● Aim of the exercise
Lines that contain the string "California" are the ones to list; copy all of them from the records.

= Beginning of Section =

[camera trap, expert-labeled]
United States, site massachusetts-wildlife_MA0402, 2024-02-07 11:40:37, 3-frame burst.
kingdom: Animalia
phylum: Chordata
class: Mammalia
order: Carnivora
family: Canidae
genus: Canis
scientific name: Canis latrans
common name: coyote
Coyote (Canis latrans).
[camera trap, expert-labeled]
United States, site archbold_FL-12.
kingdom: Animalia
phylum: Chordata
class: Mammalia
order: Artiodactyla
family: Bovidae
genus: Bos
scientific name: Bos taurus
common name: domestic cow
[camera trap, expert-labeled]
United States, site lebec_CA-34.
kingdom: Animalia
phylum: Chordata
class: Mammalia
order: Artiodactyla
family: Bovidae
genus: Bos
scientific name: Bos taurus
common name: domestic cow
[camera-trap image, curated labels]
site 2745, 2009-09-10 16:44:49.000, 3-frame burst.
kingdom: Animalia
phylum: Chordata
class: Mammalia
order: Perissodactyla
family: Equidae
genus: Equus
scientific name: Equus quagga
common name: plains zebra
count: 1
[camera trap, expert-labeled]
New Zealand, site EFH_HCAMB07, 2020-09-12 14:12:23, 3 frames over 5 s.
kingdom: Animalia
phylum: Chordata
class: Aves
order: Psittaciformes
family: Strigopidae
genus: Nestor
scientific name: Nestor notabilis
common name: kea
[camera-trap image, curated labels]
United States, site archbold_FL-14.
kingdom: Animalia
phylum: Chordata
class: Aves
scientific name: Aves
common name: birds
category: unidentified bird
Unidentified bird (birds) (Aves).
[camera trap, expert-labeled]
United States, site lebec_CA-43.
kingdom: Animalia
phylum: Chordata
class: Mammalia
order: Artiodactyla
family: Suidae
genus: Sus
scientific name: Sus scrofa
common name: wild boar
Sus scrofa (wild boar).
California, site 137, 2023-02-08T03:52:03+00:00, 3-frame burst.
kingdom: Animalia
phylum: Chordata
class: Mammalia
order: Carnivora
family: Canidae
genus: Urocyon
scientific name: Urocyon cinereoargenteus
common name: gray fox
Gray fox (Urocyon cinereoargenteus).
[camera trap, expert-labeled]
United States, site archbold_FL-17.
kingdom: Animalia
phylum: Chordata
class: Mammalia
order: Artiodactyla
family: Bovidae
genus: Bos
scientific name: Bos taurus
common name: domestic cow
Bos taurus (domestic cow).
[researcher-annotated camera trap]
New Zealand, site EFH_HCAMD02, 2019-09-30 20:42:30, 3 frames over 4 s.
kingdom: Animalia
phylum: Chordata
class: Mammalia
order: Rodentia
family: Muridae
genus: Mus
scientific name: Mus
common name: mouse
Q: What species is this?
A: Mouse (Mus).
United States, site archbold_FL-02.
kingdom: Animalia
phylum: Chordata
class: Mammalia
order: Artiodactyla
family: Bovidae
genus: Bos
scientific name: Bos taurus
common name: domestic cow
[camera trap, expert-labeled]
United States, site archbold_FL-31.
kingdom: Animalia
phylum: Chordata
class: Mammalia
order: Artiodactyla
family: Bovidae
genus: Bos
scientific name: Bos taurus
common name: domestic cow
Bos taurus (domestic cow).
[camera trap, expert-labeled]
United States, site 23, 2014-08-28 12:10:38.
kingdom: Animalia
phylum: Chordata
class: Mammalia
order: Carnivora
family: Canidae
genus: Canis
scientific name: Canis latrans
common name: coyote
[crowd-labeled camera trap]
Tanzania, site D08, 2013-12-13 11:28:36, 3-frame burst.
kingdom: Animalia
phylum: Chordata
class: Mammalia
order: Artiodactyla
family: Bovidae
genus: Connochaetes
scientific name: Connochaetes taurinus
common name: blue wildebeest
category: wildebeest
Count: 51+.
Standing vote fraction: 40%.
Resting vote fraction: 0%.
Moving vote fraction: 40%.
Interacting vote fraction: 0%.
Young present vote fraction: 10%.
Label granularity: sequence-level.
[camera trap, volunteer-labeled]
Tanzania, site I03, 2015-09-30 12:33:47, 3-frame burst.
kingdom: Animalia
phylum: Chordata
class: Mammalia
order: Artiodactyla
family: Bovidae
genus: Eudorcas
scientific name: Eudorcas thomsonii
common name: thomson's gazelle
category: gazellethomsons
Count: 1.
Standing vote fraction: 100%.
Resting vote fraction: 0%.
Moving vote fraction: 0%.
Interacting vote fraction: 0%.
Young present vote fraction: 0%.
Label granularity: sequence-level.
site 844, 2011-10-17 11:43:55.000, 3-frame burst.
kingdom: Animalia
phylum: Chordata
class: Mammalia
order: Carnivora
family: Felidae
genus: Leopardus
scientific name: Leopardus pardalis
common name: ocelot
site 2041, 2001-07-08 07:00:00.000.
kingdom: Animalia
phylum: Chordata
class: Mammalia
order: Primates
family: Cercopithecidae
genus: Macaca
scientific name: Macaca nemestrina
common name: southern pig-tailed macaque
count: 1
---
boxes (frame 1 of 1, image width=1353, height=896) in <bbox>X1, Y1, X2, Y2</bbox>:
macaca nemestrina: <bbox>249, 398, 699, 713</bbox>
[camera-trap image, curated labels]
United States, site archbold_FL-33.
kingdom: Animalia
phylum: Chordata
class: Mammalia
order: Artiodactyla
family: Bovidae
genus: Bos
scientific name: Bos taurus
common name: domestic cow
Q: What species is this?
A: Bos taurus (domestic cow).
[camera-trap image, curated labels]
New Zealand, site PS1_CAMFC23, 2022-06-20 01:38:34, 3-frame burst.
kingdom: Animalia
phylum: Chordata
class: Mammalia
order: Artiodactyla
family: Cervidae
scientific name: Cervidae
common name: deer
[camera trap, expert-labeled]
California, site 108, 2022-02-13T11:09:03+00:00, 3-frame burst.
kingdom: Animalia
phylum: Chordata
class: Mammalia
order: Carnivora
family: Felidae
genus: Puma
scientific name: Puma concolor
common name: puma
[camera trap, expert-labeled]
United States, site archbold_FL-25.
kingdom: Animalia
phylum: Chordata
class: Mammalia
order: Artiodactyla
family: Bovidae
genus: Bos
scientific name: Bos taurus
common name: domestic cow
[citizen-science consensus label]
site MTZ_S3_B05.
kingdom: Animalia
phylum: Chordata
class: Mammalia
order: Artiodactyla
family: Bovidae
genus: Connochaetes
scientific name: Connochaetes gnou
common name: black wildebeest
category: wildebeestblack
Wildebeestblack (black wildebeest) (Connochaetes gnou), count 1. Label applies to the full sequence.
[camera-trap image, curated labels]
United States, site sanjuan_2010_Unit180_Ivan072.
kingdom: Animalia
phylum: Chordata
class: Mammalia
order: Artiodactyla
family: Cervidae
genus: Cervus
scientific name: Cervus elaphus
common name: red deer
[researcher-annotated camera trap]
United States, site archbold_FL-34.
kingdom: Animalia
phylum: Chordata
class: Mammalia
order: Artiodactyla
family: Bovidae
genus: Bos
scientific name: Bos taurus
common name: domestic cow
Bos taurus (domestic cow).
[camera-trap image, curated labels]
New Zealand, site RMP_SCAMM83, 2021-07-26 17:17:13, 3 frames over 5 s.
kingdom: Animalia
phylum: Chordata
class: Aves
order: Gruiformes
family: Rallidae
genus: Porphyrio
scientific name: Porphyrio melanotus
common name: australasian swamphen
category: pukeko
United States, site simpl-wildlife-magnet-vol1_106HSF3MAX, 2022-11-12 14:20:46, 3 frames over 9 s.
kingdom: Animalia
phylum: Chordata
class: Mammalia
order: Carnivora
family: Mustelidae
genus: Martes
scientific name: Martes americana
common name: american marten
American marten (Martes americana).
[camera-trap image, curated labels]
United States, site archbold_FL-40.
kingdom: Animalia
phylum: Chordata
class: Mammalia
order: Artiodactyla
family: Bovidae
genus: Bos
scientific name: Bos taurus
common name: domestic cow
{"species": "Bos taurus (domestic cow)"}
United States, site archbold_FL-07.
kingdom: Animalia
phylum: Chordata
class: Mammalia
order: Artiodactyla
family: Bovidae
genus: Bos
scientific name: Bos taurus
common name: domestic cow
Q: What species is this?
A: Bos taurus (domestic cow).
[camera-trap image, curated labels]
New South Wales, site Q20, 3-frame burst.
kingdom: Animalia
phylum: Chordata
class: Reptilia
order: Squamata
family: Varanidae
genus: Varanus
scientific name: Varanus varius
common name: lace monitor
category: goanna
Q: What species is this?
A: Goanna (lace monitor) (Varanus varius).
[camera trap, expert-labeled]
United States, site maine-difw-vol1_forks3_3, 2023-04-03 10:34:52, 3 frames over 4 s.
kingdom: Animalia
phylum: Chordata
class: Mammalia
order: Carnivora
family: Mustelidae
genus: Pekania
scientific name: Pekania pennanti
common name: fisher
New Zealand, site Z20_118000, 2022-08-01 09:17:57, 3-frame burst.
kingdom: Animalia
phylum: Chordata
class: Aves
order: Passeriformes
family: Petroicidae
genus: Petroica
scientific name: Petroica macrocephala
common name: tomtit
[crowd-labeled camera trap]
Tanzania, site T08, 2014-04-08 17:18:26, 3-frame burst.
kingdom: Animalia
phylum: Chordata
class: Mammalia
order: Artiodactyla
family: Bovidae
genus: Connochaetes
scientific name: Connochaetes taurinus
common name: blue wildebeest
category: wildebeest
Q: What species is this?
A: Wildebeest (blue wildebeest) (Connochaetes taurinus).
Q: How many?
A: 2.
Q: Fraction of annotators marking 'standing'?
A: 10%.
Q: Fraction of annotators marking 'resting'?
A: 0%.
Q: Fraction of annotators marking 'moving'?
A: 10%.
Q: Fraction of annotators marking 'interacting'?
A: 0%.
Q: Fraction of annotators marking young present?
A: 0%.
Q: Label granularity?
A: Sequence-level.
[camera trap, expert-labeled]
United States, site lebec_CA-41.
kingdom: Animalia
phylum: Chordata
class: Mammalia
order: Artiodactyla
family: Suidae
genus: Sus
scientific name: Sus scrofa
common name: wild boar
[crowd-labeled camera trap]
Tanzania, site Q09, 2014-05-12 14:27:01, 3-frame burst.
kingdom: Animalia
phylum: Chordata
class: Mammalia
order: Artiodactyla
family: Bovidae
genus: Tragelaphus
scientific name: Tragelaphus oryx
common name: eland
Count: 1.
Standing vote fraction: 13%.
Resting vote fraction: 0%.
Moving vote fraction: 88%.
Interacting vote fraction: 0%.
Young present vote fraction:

= End of Section =

● Task answer
California, site 137, 2023-02-08T03:52:03+00:00, 3-frame burst.
California, site 108, 2022-02-13T11:09:03+00:00, 3-frame burst.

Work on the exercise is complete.